Eine Zusammenarbeit im schulischen Religionsunterricht mit der Ditib müssten die Bundesländer "sofort unterbinden", sagte Sandra Bubendorfer-Licht, religionspolitische Sprecherin der FDP, der Zeitung. Man müsse die Abhängigkeiten von ausländischen Einflüssen eindämmen.
"Daher müssen wir endlich die Imam-Ausbildung in Deutschland vorantreiben und einen Islam europäischer Prägung implementieren, der sich an unseren Werten orientiert."
Der Chef von Diyanet, Ali Erbas, hatte Ende Oktober Israel eines Völkermords bezichtigt und das Land als einen "rostigen Dolch im Herzen der islamischen Geographie" bezeichnet.
"Ich rechne mit Demonstrationen"
Unterdessen erklärte der Vorsitzende der Türkischen Gemeinde in Deutschland, Gökay Sofuoglu, er rechne beim Besuch des türkischen Präsidenten mit scharfen Reaktionen.
"Es wird Gegenwind zu seinen Aussagen zur Hamas wie auch zu anderen Themen geben. Ich rechne mit Demonstrationen", sagte er dem Redaktionsnetzwerk Deutschland (Sonntag).
Sofuoglu fügte hinzu: "Ich begrüße den Besuch nicht unbedingt, aber ich habe auch nichts dagegen. Angesichts der Lage in der Welt und der deutsch-türkischen Beziehungen ist es besser, im Gespräch zu bleiben."
"Infame Tiraden gegen Israel"
Ähnlich äußerte sich der Vorsitzende des Auswärtigen Ausschusses im Bundestag, Michael Roth (SPD). Erdogan füge seinem Land schweren Schaden zu, weil er mit seiner provozierenden, beleidigenden und populistischen Art der Bedeutung der Türkei als Brücke zwischen Europa und dem Nahen Osten nicht gerecht werde, sagte er.
"Zuletzt hat er durch ungeheuerliche und infame Tiraden gegen Israel und seine Verteidigung des Hamas-Terrors abermals Öl ins Feuer eines brandgefährlichen Konflikts gegossen."

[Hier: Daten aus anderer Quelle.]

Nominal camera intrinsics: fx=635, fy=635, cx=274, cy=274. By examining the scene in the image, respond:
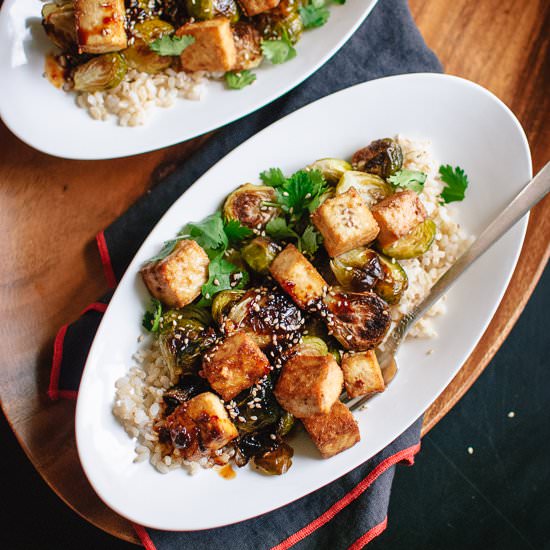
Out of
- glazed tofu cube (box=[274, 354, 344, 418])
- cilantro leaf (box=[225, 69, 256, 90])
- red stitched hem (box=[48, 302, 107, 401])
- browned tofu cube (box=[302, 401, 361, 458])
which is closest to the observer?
glazed tofu cube (box=[274, 354, 344, 418])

Der SPD-Politiker fuhr jedoch fort, es wäre unklug, in dieser dramatischen Lage nicht alle Kontakte zu nutzen. "Wenn wir nur mit denjenigen sprechen wollen, die uns in all ihren Interessen und Positionen genehm sind, werden wir wenig erreichen."
Erdogan kommt am Freitag nach Deutschland. Er trifft Kanzler Olaf Scholz (SPD) und Bundespräsident Frank-Walter Steinmeier.